Exports grew 7.6 per cent year-on-year to $405.9 billion during April-February, while imports grew by 18.8 per cent at $653.5 billion during this period, leading to a trade deficit of $247.5 billion.

Engineering Export Promotion Council (EEPC) of India Chairman Arun Kumar Garodia said the collapse of two US banks and negative growth in some European markets could dampen market sentiment and further hit demand, making 2023 a tough year for engineering goods manufacturers. “There is hope that domestic demand, led by higher public spending in the infrastructure sector, will partly offset the negative growth in exports,” he added.

Barthwal said the export target setting exercise for the next financial year was on. “We are not doing only a trend-based exercise.
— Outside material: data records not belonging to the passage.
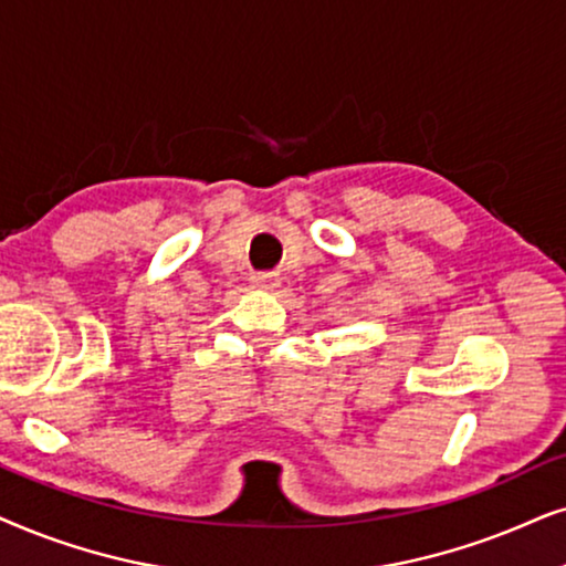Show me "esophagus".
Returning <instances> with one entry per match:
<instances>
[{
  "label": "esophagus",
  "mask_w": 566,
  "mask_h": 566,
  "mask_svg": "<svg viewBox=\"0 0 566 566\" xmlns=\"http://www.w3.org/2000/svg\"><path fill=\"white\" fill-rule=\"evenodd\" d=\"M251 284L255 290H274L282 284V276L276 271H259V274L251 276Z\"/></svg>",
  "instance_id": "esophagus-1"
}]
</instances>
We are looking at commodities, territories and countries,” he added.

On payment mechanism for crude oil imports from Russia, Director General of Foreign Trade Santosh Kumar Sarangi said: “Payments are made in different currencies including the dollar, euro and dirham. There is no ban on using any convertible currency.”

Barthwal said the new foreign trade policy would be released by the end of the month. “For the last six months, we have been developing a new FTP. We have looked at various aspects of the FTP. We are also adding the visioning exercise into that. We are aiming for $1 trillion of merchandise exports and $2 trillion of both merchandise and services exports,” he said.